Raw data:
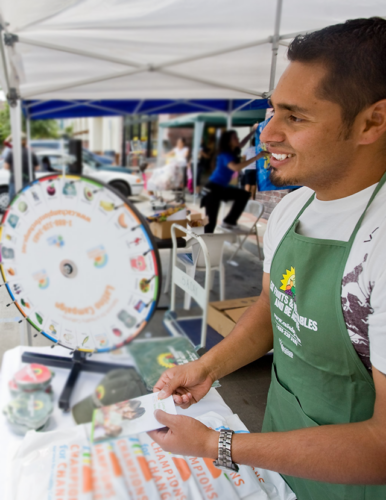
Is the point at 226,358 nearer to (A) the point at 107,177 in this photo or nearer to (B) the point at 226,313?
(B) the point at 226,313

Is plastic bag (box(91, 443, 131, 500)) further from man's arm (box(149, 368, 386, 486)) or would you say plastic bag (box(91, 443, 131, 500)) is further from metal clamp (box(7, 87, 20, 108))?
metal clamp (box(7, 87, 20, 108))

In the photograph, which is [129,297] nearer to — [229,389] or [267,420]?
[229,389]

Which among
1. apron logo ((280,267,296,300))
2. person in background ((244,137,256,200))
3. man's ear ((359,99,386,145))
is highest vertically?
man's ear ((359,99,386,145))

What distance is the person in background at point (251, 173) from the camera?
96 cm

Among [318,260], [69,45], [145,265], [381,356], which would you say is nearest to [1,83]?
[145,265]

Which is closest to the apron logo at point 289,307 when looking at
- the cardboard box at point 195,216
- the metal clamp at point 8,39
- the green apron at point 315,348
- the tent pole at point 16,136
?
the green apron at point 315,348

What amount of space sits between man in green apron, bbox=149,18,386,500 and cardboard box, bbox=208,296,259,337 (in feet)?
0.41

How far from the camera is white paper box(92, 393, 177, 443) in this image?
53cm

Work required:
Update the listing above by changing "apron logo" to "apron badge" everywhere it appears, and give all the lines again with nothing else changed. Leave out the pictures.

Solution for this problem:
Is the point at 226,358 nearer to (A) the point at 107,177 in this photo or nearer to (B) the point at 226,313?
(B) the point at 226,313

Is plastic bag (box(91, 443, 131, 500)) further from man's arm (box(149, 368, 386, 486)) or would you say plastic bag (box(91, 443, 131, 500)) is further from metal clamp (box(7, 87, 20, 108))?
metal clamp (box(7, 87, 20, 108))

In the photograph, which is [129,297] nearer to — [229,389] or [267,420]?
[229,389]

Which among
1. apron badge ((280,267,296,300))
2. person in background ((244,137,256,200))
3. man's ear ((359,99,386,145))
is highest vertically?
man's ear ((359,99,386,145))

What distance is the person in background at point (251, 173) from the camera?
96 cm

Among [318,260], [69,45], [145,265], [381,356], which would you say is nearest to [1,83]?
[145,265]

Which is closest to the apron badge at point 289,307 when looking at
- the cardboard box at point 195,216
- the metal clamp at point 8,39
- the green apron at point 315,348
- the tent pole at point 16,136
?
the green apron at point 315,348

What amount of space sits between man in green apron, bbox=149,18,386,500 and cardboard box, bbox=208,296,259,337 (in feet)?
0.41

How far from the camera is white paper box(92, 393, 177, 443) in this image?
53cm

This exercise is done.